V. Competence and Professionalism
The Gift Planner should strive to achieve and maintain a high degree of competence in his or her chosen area, and shall advise donors only in areas in which he or she is professionally qualified. It is a hallmark of professionalism for Gift Planners that they realize when they have reached the limits of their knowledge and expertise, and as a result, should include other professionals in the process. Such relationships should be characterized by courtesy, tact and mutual respect.
VI. Consultation with Independent Advisers
A Gift Planner acting on behalf of a charity shall in all cases strongly encourage the donor to discuss the proposed gift with competent independent legal and tax advisers of the donor's choice.
VII. Consultation with Charities
Although Gift Planners frequently and properly counsel donors concerning specific charitable gifts without the prior knowledge or approval of the donee organization, the Gift Planner, in order to insure that the gift will accomplish the donor's objectives, should encourage the donor early in the gift planning process, to discuss the proposed gift with the charity to whom the gift is to be made. In cases where the donor desires anonymity, the Gift Planner shall endeavor, on behalf of the undisclosed donor, to obtain the charity's input in the gift planning process.
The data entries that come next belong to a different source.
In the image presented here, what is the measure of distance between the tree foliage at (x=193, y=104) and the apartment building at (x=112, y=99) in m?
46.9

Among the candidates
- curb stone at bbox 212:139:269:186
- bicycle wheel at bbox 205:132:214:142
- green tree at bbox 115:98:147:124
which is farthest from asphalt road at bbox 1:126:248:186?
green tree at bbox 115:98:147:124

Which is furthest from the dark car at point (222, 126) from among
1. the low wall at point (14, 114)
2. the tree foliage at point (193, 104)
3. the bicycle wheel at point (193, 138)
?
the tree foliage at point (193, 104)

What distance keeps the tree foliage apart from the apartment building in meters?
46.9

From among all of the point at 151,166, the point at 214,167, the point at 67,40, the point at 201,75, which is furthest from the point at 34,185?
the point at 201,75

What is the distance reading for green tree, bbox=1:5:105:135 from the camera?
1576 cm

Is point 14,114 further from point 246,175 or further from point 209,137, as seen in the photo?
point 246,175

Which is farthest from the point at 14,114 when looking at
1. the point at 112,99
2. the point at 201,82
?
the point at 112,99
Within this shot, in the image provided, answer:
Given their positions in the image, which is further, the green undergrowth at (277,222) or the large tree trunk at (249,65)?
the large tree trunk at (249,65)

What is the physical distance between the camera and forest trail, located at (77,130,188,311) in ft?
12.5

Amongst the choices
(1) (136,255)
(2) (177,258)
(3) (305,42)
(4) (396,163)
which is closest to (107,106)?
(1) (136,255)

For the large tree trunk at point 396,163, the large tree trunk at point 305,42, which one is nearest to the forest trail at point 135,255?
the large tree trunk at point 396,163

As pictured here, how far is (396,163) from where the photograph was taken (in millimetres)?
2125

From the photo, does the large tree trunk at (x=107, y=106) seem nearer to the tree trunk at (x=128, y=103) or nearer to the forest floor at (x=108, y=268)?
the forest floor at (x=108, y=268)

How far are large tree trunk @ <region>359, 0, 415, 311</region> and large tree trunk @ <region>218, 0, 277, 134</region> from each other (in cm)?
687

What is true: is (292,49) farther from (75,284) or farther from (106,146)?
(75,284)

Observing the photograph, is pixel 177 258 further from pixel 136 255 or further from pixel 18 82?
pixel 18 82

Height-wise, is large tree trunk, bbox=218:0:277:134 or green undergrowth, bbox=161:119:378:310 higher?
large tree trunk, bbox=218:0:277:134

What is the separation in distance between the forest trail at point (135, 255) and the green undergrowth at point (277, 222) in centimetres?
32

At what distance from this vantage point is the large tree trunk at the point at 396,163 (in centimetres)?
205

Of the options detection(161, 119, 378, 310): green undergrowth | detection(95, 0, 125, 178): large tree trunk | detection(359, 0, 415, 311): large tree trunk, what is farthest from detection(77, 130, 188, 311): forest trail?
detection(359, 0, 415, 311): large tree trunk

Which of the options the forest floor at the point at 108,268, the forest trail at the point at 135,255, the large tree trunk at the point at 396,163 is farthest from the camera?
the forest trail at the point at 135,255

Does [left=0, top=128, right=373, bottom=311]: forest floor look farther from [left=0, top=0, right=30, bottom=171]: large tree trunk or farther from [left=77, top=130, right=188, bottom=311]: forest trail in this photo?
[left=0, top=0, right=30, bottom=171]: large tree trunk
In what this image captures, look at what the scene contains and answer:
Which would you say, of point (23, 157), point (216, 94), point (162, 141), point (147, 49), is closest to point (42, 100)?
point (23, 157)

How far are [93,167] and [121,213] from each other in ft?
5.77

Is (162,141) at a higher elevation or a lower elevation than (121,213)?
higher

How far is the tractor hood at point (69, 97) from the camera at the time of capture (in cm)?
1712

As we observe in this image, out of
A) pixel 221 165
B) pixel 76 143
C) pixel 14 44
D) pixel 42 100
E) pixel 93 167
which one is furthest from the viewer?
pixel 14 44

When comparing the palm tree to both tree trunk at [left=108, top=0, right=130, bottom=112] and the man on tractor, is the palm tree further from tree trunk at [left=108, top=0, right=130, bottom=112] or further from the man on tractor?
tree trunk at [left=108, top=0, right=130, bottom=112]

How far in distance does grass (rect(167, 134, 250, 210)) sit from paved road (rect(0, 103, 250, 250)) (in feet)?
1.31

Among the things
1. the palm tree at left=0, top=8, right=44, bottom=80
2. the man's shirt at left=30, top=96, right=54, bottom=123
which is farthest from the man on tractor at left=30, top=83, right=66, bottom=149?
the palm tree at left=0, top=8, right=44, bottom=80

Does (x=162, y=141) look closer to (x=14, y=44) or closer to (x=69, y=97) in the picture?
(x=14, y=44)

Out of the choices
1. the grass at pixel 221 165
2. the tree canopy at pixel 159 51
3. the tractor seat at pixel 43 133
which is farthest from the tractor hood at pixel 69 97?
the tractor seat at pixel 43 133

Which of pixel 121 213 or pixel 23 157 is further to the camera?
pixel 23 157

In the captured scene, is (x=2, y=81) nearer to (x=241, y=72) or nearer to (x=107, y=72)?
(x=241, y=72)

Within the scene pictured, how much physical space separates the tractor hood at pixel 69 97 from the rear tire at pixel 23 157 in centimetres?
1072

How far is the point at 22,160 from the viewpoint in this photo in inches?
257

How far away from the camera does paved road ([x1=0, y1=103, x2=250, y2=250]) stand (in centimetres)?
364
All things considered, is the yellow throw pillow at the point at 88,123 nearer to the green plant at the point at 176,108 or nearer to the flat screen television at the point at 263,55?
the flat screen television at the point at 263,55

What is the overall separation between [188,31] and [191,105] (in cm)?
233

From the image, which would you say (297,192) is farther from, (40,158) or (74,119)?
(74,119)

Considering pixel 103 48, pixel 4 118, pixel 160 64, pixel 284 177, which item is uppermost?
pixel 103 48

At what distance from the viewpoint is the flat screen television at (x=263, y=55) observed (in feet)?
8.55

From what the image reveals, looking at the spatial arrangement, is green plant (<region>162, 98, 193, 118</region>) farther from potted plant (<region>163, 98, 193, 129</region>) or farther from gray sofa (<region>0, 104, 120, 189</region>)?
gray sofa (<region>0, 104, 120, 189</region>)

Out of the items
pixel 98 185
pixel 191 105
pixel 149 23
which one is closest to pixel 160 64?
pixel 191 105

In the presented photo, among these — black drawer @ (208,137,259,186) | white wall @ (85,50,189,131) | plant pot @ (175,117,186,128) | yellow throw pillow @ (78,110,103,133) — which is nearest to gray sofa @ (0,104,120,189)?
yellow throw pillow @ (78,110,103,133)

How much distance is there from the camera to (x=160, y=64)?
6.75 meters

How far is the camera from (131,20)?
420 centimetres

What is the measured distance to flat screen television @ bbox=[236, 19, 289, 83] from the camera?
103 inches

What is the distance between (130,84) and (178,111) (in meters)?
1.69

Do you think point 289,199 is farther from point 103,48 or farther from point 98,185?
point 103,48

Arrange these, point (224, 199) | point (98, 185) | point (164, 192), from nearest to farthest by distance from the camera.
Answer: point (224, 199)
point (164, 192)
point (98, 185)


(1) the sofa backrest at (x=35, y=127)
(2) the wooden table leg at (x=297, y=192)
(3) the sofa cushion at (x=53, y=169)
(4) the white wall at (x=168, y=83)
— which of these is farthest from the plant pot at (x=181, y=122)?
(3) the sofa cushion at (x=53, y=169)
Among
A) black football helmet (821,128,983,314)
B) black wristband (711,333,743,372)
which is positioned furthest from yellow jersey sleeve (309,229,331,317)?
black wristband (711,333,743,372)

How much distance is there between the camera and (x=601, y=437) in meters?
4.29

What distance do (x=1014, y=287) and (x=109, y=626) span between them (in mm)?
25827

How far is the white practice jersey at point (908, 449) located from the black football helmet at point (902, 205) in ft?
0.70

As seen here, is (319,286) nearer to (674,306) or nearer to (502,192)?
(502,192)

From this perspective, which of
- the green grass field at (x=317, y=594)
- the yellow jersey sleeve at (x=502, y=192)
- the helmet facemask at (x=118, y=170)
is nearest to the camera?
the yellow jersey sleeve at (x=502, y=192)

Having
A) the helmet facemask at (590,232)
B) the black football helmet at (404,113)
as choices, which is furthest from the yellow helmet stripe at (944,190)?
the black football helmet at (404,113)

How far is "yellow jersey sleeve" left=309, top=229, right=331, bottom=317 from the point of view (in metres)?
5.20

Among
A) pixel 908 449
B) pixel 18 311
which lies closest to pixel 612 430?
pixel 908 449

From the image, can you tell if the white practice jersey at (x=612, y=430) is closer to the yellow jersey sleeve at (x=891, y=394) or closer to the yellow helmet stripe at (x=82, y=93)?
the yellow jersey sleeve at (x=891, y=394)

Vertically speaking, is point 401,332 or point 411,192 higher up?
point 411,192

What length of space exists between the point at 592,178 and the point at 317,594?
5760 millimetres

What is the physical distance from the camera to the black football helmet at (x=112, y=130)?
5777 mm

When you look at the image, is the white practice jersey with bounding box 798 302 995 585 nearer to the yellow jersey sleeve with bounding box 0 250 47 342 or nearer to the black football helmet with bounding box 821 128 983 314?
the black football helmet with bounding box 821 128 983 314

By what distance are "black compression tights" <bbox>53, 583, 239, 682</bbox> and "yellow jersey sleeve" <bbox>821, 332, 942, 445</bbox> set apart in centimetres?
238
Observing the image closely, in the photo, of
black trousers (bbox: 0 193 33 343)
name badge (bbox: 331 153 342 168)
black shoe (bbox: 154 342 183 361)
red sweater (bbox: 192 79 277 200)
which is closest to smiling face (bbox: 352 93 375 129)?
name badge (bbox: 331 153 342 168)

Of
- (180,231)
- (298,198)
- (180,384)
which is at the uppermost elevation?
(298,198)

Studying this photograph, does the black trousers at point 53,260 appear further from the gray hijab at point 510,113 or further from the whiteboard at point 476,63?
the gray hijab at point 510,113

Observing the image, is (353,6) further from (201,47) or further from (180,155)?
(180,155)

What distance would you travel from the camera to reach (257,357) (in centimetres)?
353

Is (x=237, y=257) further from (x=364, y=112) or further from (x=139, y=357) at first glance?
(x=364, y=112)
VIII. Description and Representation of Gift
The Gift Planner shall make every effort to assure that the donor receives a full description and an accurate representation of all aspects of any proposed charitable gift plan. The consequences for the charity, the donor and, where applicable, the donor's family, should be apparent, and the assumptions underlying any financial illustrations should be realistic.
IX. Full Compliance
A Gift Planner shall fully comply with and shall encourage other parties in the gift planning process to fully comply with both the letter and spirit of all applicable federal and state laws and regulations.
X. Public Trust
Gift Planners shall, in all dealings with donors, institutions and other professionals, act with fairness, honesty, integrity and openness. Except for compensation received for services, the terms of which have been disclosed to the donor, they shall have no vested interest that could result in personal gain.
Adopted and subscribed to by the National Committee on Planned Giving and the American Council on Gift Annuities, May 7, 1991. Revised April 1999.